Is Yangjiang part of Australasian China?12 March 1890, Zhapho House, Hailing, Australasian China
Hugh Glass III looked out from the houses verandah, from which he could see clearly the waves cresting on four mile beach. Hailing Island was embraced by the sea, with clean water, sand and sea, seafood readily available from the local fisherman. It received year-round sunshine, with the annual average temperature of 23 degrees, sunny days for 310 days, very mild winters, summers without heat, four spring-like seasons, beaches that one could swim at year round.
The opium wars had started because the British were experiencing a problem with their trade with China, namely they bought more than they sold. Chinese goods such as silk, porcelain, especially tea, were very popular in the UK. However, Chinese merchants did not buy British goods in return. As a result, Britain had to pay silver for the goods that it was importing, risking a shortage. Australasia desired those same good, especially tea, with, up until 1880, had mainly been imported from Ceylon at high price.
His mother had provided 50% of the start up capital for Glass, Gotch and Greaves. It had allowed the company to purchase suitable shipping to transport Chinese goods back to Australasia. Right from the start, shipment of opium was prohibited by the company charter. However, partnerships with men such as Stanley Kidman, "The Cattle Barron", whose vast land and cattle holdings would, by the time of his death in 1935, eventually expanding to encompass 110,000 square miles, 176,000 head of cattle, 25,000 buffaloes and 245,000 head of sheep. However, it was mainly beef that was exported to China. That and munitions.
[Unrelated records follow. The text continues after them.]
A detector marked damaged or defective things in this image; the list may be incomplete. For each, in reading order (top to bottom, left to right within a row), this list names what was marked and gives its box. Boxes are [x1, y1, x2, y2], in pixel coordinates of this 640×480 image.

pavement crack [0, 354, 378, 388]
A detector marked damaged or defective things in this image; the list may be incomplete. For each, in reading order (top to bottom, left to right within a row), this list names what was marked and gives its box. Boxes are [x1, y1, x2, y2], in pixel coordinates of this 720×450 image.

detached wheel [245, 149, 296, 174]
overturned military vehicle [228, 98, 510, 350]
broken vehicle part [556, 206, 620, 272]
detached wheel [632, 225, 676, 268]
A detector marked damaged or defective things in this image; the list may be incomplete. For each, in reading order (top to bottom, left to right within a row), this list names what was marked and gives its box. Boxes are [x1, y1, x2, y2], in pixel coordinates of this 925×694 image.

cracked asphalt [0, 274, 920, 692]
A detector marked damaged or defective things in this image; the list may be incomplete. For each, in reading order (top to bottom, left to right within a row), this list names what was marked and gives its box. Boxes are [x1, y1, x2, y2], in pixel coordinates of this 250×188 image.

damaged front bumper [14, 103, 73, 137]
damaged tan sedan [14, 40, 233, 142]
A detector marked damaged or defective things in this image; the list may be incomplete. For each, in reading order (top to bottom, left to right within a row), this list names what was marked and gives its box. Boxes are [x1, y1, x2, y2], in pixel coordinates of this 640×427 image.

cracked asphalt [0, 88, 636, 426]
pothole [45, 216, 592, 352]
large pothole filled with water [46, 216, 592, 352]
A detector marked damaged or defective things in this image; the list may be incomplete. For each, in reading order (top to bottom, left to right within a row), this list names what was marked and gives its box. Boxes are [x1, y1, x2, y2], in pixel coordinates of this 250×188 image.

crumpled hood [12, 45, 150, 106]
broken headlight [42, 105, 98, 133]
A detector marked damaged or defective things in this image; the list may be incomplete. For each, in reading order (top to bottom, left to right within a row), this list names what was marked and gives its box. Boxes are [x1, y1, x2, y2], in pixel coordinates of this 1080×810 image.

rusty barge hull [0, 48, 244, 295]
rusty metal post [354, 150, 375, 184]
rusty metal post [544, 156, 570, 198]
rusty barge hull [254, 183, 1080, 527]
Imperial China had been casting around for some time for a military ally of some reliability and it had been Australasia that they had settled on. It had resulted in the sale of four cruisers for the Beiyang Fleet and a quantity of small arms and artillery.
It was on that basis that increasing trade was being done through the port of Yangjiang, all located within the Australasian enclave on the mainland. Consequently, the population of Hailing had gone from 7,000 scattered fishermen to 55,000, most of those working for South China Lines, the companies shipping subsidiary or Glass, Gotch and Greaves large warehouse complexes. Trade had become so popular that American interests had expressed a desire to begin importing via Hailing. It remained to be seen if this was a good thing.